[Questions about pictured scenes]
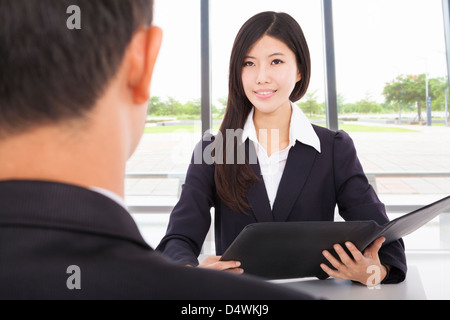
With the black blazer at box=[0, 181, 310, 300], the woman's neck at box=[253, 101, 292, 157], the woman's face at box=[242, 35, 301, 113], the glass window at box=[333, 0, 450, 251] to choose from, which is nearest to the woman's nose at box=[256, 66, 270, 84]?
the woman's face at box=[242, 35, 301, 113]

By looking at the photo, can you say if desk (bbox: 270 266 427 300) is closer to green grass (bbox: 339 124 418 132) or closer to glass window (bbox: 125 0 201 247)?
glass window (bbox: 125 0 201 247)

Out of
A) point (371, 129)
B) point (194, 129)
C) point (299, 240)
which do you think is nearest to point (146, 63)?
point (299, 240)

* EXERCISE REQUIREMENTS
Retype every row above word for word, leaving out the pictures.

* TASK ANSWER
With the black blazer at box=[0, 181, 310, 300], the woman's neck at box=[253, 101, 292, 157], the woman's face at box=[242, 35, 301, 113], the glass window at box=[333, 0, 450, 251] to choose from, which is nearest to the woman's nose at box=[256, 66, 270, 84]?
the woman's face at box=[242, 35, 301, 113]

By looking at the photo, can you say if desk (bbox: 270 266 427 300) is closer to green grass (bbox: 339 124 418 132) or closer to glass window (bbox: 125 0 201 247)?
glass window (bbox: 125 0 201 247)

Out of
A) point (371, 129)
B) point (194, 129)
C) point (299, 240)
which do you think is nearest to point (146, 63)?
point (299, 240)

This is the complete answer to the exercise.